-------- RECORDED INFORMATION
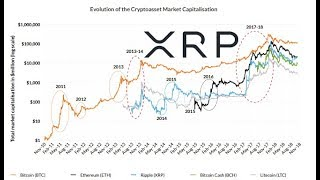 End Of 10 Year Stock Bull Could Be The Start of Ripple XRP Crypto Bull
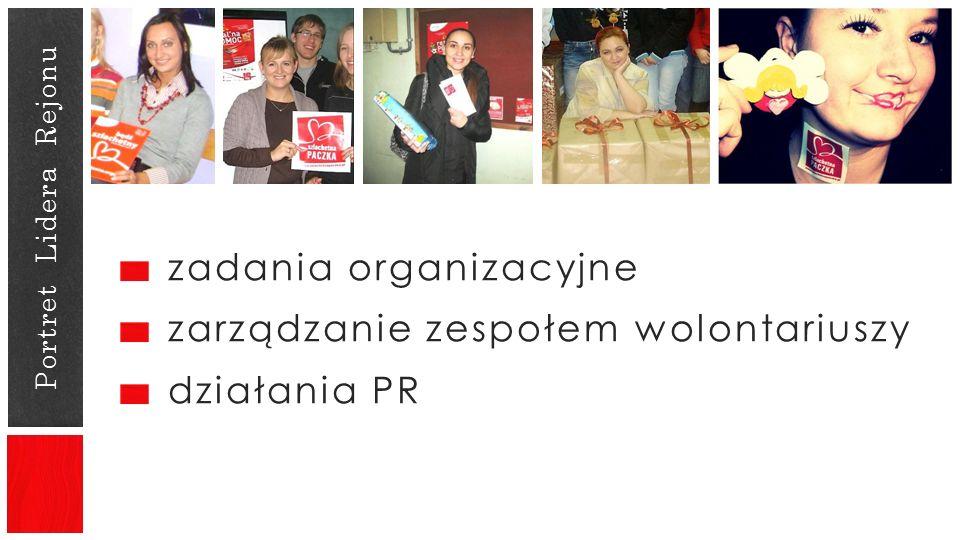 zadania organizacyjne zarządzanie zespołem wolontariuszy działania PR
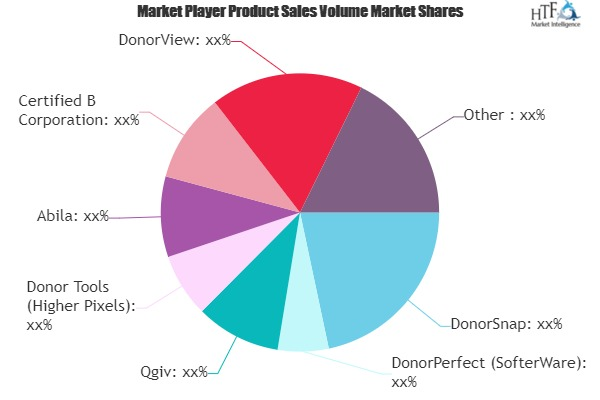 Donor Management Software Market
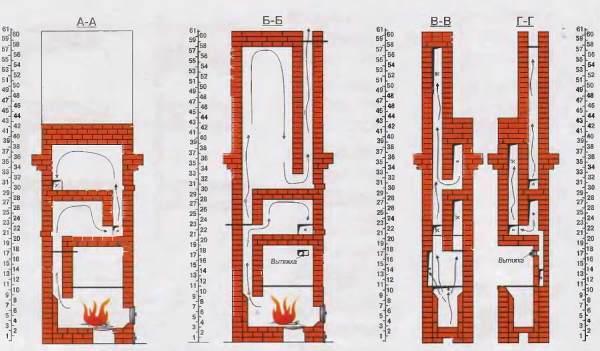 Печи и щитки как сделать 578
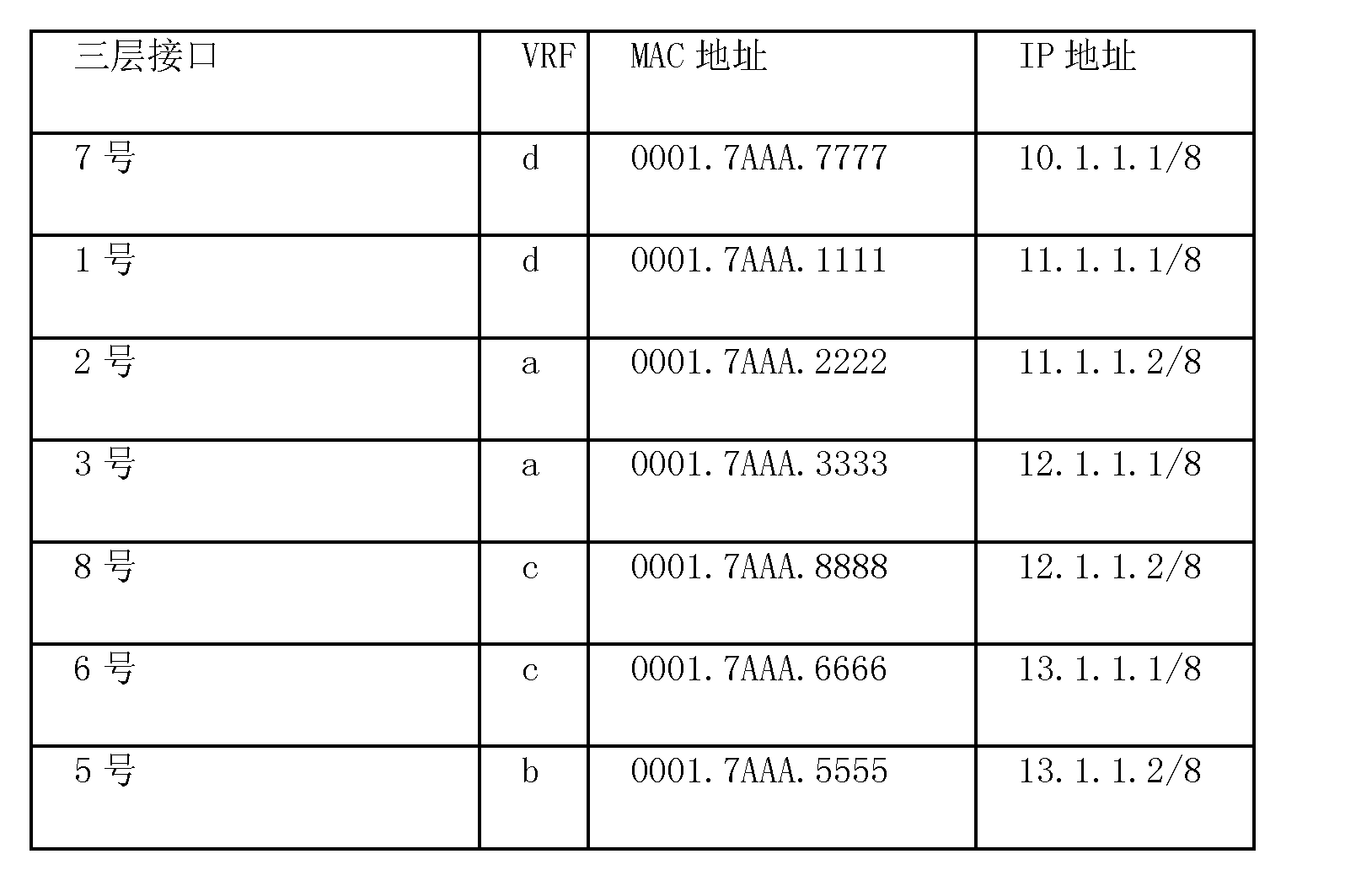 Figure CN102355377AD00152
----------------
* [TRY IT]
What is needed is an exact repetition of every line from the line with "Печи и щитки как сделать 578" to the end of the data above, both ends included, with no pictures.

* [TASK ANSWER]
 Печи и щитки как сделать 578
 Figure CN102355377AD00152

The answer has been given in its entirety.